Editor's note: This article originally ran in the Baylor - Kansas edition of Baylor Gameday on Oct. 21, 2006.

by CARROLL FADAL
Like another famous American who was known by initials, when C.J. Wilson talks, people listen.

They certainly get plenty of chances.

Wilson, Baylor's All-America candidate at cornerback, has emerged as the player most likely to give an outrageous quote over the past couple of years. Off the field, you seldom see him without a microphone or voice recorder in his face. Reporters love him; opponents love to try and show him up.

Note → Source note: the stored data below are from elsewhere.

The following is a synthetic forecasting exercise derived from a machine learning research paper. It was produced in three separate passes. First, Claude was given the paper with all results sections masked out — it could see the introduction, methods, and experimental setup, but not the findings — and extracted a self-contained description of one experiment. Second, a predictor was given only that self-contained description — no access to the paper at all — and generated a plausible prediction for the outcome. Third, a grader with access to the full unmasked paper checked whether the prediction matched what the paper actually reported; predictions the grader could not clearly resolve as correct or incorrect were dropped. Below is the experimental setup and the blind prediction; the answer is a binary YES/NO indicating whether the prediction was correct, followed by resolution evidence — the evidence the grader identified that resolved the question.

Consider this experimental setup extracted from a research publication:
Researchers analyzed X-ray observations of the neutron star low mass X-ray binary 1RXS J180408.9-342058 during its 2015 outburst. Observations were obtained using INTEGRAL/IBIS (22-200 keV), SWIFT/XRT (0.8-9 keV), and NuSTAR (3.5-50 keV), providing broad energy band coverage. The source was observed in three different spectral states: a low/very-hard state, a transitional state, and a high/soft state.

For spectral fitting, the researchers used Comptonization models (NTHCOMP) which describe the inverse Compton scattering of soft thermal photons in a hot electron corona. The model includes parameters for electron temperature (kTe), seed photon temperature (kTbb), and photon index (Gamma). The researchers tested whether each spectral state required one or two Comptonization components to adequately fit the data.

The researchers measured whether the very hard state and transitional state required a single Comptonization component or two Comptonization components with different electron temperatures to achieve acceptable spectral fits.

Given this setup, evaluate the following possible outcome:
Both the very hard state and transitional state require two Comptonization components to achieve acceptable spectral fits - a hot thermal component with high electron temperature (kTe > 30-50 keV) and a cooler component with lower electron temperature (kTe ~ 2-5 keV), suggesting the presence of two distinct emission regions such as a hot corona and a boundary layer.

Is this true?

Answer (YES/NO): NO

Indeed, C.J. talks a big game. But he plays a bigger one.

"Sometimes you have got to let a kid be himself," said Wesley McGriff, Baylor cornerbacks coach. "Sometimes it is tough as a coach to hear him talk that smack before a game; but, honestly, C.J. Wilson works hard during the week and has a lot of confidence. It is not one of those deals where he is talking and not walking the walk in preparing for gametime. Even though he talks a lot of noise during the week, he is working hard during the week, so he is going to perform on game day. He is a very good football player."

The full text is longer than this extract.